*** Input ***
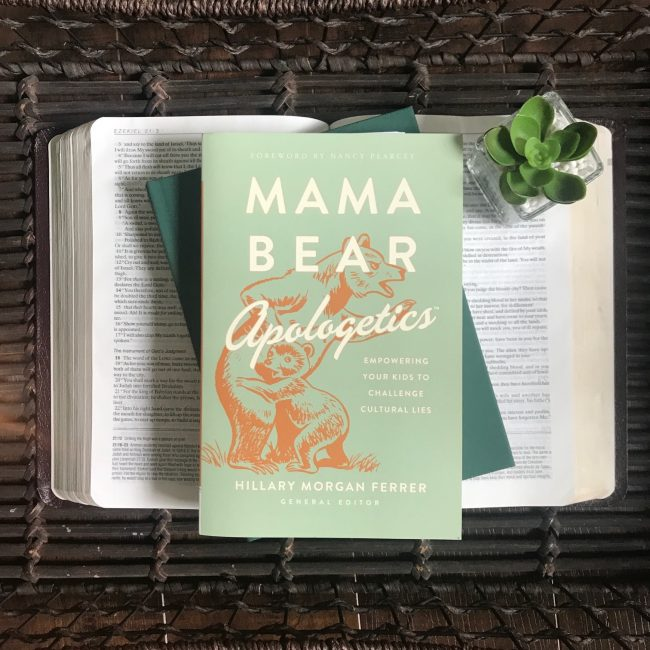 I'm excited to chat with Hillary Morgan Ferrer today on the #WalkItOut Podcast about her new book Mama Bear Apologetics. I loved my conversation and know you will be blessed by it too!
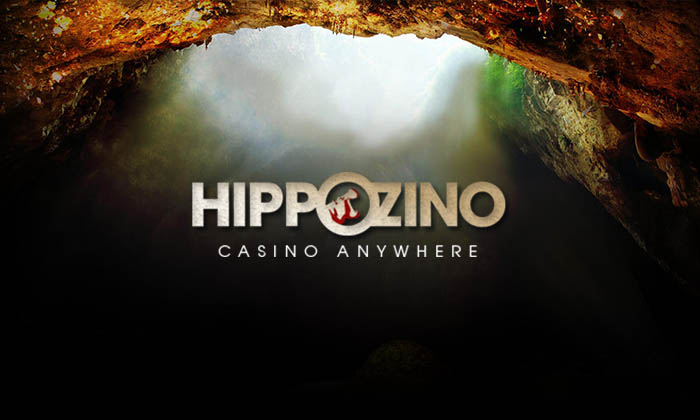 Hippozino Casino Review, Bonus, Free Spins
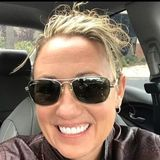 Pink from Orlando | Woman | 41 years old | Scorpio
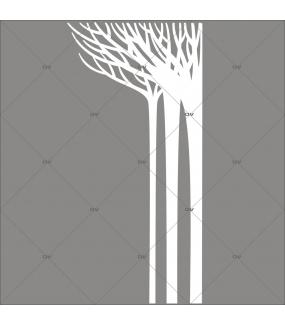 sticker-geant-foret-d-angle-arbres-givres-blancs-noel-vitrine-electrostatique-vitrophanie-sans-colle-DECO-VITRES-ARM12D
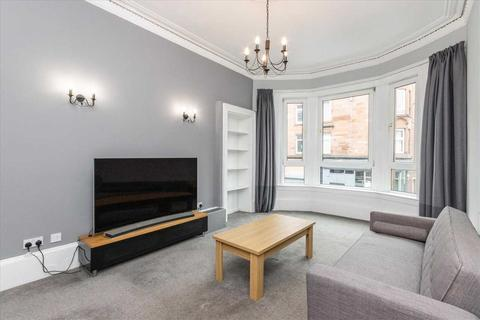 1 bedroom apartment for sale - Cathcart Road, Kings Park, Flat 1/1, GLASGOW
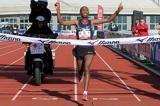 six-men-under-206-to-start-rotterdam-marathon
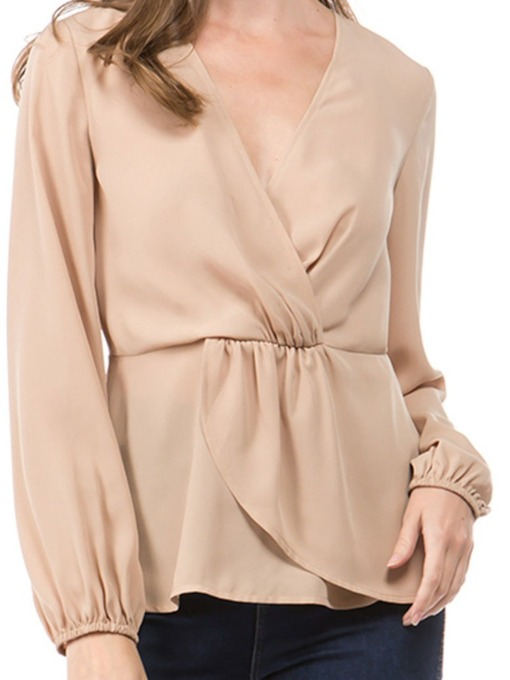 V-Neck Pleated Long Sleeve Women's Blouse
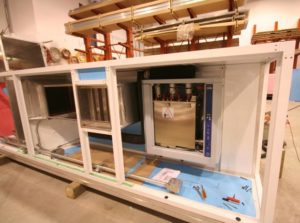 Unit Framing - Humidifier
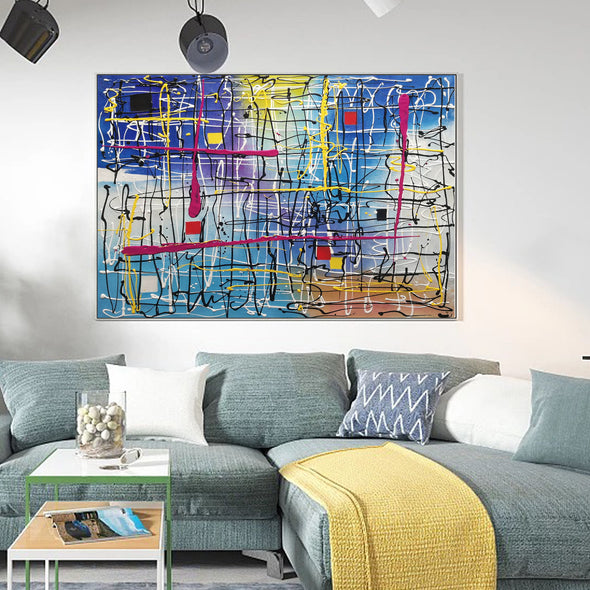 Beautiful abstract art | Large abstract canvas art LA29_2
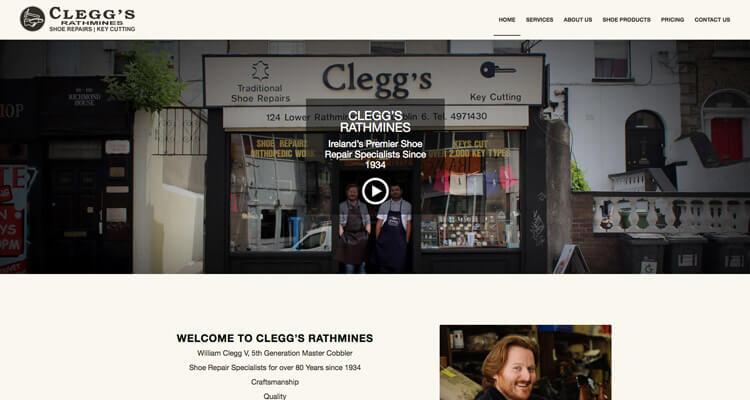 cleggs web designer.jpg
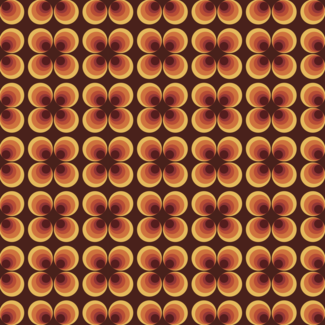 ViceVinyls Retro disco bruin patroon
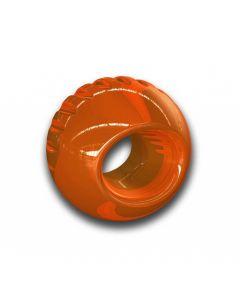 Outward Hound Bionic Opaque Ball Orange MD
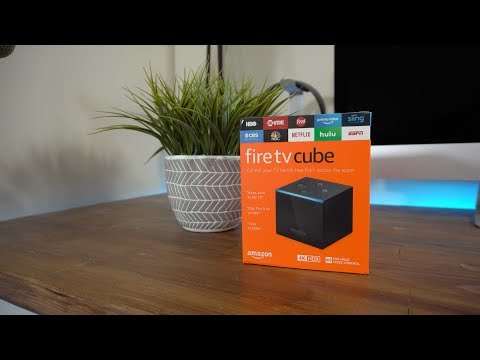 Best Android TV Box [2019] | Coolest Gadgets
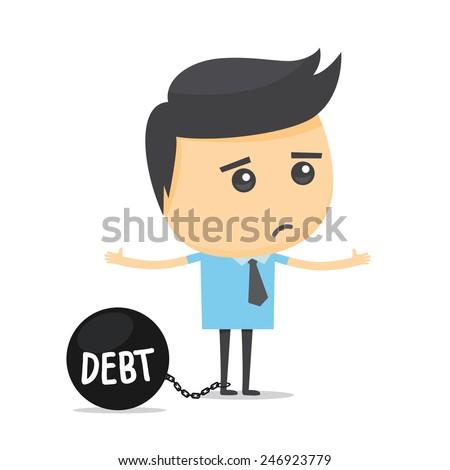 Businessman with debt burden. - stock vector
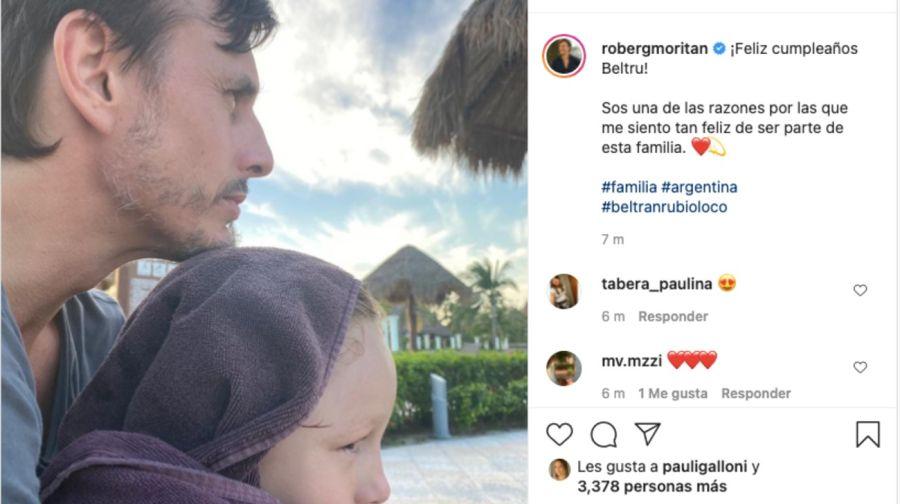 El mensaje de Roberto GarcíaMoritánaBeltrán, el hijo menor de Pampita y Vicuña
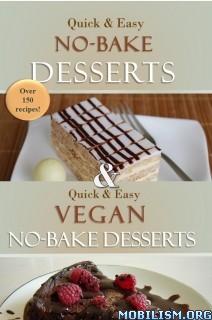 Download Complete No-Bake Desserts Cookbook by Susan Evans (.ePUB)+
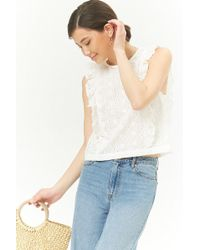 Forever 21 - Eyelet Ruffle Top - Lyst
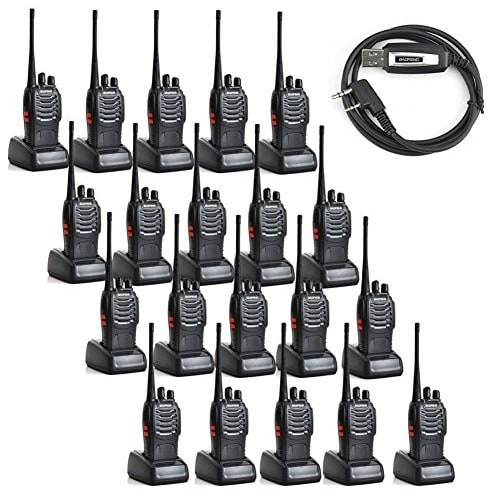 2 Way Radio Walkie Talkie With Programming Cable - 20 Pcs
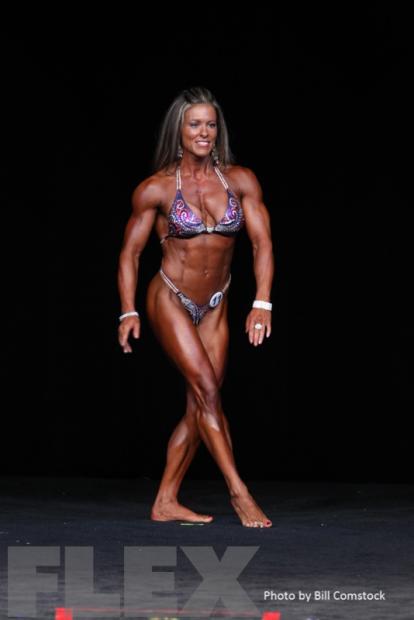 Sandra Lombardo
*** End of Input ***
# [What is being asked]
Each entry above must be set down word for word; none of its pictures belong in the copy.

# [Task output]
 I'm excited to chat with Hillary Morgan Ferrer today on the #WalkItOut Podcast about her new book Mama Bear Apologetics. I loved my conversation and know you will be blessed by it too!
 Hippozino Casino Review, Bonus, Free Spins
 Pink from Orlando | Woman | 41 years old | Scorpio
 sticker-geant-foret-d-angle-arbres-givres-blancs-noel-vitrine-electrostatique-vitrophanie-sans-colle-DECO-VITRES-ARM12D
 1 bedroom apartment for sale - Cathcart Road, Kings Park, Flat 1/1, GLASGOW
 six-men-under-206-to-start-rotterdam-marathon
 V-Neck Pleated Long Sleeve Women's Blouse
 Unit Framing - Humidifier
 Beautiful abstract art | Large abstract canvas art LA29_2
 cleggs web designer.jpg
 ViceVinyls Retro disco bruin patroon
 Outward Hound Bionic Opaque Ball Orange MD
 Best Android TV Box [2019] | Coolest Gadgets
 Businessman with debt burden. - stock vector
 El mensaje de Roberto GarcíaMoritánaBeltrán, el hijo menor de Pampita y Vicuña
 Download Complete No-Bake Desserts Cookbook by Susan Evans (.ePUB)+
 Forever 21 - Eyelet Ruffle Top - Lyst
 2 Way Radio Walkie Talkie With Programming Cable - 20 Pcs
 Sandra Lombardo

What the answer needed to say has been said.